**Dataset extract:**
*** Block opens ***
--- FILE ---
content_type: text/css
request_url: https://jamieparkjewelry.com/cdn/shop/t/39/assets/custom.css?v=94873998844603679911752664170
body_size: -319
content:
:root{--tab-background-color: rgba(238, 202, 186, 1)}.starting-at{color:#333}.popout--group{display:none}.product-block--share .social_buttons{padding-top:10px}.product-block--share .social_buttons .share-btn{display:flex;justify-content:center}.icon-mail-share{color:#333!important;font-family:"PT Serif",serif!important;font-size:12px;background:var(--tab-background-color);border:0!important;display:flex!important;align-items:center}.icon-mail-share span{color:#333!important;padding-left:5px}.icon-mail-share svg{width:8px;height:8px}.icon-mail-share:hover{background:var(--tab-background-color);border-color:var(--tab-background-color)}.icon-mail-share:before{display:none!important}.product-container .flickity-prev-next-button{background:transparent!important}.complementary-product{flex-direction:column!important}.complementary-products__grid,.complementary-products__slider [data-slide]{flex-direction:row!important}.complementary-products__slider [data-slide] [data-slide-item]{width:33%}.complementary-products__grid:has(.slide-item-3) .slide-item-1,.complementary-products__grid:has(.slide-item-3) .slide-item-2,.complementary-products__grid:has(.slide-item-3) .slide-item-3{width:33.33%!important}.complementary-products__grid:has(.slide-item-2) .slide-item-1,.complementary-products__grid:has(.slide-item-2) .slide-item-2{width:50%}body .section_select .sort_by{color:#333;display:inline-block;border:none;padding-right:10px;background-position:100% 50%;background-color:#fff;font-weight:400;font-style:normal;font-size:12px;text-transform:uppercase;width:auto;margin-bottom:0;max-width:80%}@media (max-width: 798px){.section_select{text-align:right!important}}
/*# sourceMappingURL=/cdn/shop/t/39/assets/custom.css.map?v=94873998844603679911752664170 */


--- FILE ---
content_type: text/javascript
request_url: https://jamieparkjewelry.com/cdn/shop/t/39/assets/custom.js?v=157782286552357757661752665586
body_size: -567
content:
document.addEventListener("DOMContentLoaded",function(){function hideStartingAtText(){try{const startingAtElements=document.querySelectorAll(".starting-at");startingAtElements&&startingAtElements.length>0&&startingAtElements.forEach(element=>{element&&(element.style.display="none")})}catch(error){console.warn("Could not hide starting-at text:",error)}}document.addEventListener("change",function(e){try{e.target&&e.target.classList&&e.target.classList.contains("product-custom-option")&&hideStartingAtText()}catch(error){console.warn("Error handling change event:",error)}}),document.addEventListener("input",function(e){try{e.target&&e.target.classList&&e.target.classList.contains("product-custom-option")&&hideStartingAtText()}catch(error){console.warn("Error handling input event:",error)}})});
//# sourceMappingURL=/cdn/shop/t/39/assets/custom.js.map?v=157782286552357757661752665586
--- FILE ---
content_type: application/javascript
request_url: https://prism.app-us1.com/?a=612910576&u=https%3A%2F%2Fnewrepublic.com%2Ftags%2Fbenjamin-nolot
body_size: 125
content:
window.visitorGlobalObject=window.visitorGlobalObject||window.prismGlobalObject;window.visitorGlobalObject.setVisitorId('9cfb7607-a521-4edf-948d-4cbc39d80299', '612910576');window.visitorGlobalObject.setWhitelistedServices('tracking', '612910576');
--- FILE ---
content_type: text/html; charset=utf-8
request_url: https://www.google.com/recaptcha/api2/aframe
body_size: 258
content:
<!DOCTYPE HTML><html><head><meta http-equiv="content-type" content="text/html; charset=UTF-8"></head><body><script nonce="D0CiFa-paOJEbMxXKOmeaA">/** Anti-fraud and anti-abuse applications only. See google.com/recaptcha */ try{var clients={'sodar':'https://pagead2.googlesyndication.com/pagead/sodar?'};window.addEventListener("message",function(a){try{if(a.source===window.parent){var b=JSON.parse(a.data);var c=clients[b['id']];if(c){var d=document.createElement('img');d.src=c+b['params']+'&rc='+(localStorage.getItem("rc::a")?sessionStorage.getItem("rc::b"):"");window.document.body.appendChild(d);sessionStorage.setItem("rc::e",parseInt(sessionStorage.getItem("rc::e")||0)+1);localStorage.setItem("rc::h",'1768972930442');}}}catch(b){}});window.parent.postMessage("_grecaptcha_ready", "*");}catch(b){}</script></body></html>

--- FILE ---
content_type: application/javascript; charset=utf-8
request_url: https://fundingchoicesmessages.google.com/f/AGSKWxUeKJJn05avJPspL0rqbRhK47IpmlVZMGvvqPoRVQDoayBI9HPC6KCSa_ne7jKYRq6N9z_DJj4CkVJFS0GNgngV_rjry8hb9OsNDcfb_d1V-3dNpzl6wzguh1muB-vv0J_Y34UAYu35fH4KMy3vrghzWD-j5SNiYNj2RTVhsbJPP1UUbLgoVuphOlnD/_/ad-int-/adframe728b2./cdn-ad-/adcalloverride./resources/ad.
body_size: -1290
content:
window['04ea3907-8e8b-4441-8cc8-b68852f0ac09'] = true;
*** Block closes ***
*** Block opens ***
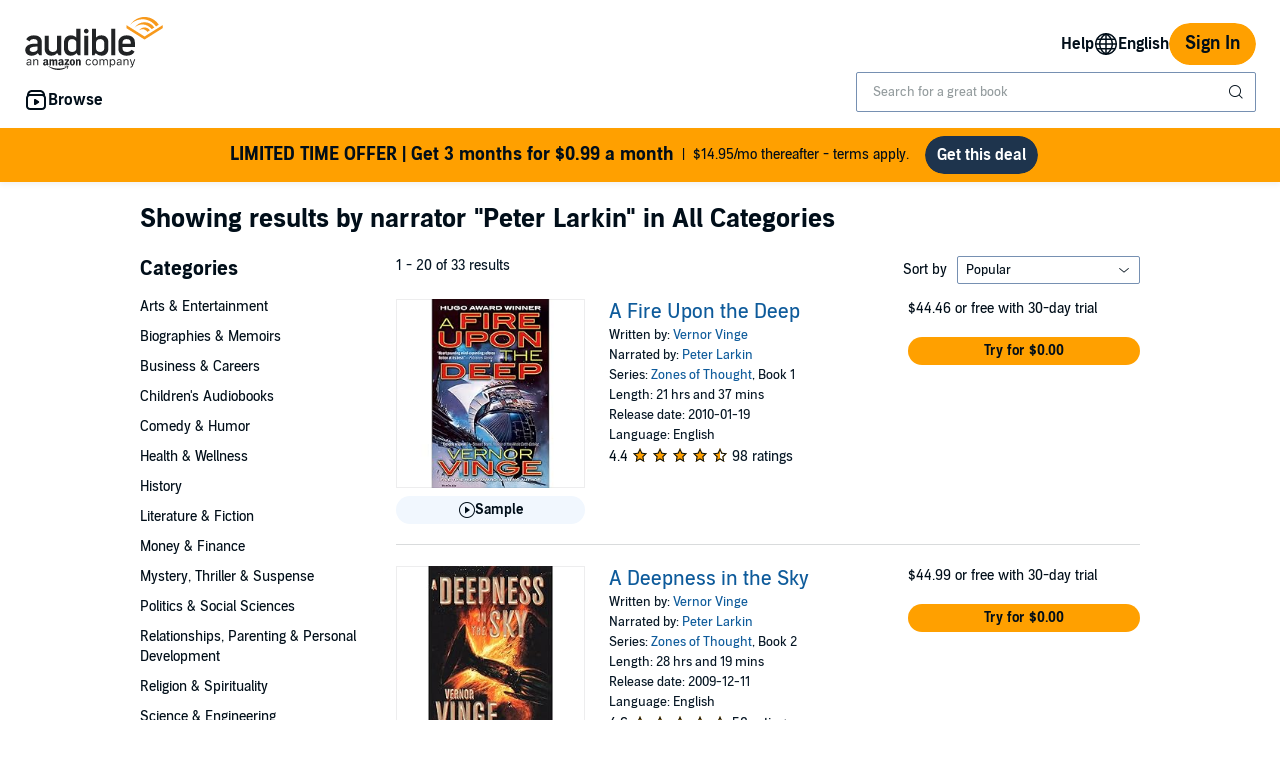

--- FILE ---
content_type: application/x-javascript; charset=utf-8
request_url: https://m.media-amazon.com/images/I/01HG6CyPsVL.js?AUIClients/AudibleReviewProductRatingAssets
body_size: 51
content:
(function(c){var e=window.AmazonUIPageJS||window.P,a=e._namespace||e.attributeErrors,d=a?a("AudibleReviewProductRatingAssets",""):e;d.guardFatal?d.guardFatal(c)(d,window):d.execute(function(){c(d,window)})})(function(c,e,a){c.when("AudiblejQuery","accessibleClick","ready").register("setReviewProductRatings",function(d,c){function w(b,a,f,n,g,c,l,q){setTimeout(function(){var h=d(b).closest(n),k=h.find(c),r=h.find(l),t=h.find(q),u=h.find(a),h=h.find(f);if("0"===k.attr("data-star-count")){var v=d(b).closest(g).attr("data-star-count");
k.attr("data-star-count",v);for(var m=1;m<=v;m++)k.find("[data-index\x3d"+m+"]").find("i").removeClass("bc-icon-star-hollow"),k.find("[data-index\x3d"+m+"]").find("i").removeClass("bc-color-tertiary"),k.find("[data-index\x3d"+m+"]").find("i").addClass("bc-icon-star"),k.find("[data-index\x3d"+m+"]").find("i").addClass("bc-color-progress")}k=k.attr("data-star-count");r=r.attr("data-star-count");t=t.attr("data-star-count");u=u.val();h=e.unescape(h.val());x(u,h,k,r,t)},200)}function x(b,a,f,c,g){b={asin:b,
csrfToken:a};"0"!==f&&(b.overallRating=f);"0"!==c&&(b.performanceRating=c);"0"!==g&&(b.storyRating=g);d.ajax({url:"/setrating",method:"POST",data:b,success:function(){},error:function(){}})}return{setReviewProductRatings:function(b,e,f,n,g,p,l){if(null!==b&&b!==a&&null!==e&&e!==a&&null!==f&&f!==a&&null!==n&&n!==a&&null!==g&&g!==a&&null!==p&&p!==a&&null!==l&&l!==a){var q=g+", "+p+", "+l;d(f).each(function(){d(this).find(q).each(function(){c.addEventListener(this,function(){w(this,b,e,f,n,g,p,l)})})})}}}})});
*** Block closes ***
**Your instructions:** Beginning at the line with "body_size: -1290" and ending at the line with "window['04ea3907-8e8b-4441-8cc8-b68852f0ac09'] = true;", reproduce each line of the data above exactly, and add no other lines.

**Exercise answer:**
body_size: -1290
content:
window['04ea3907-8e8b-4441-8cc8-b68852f0ac09'] = true;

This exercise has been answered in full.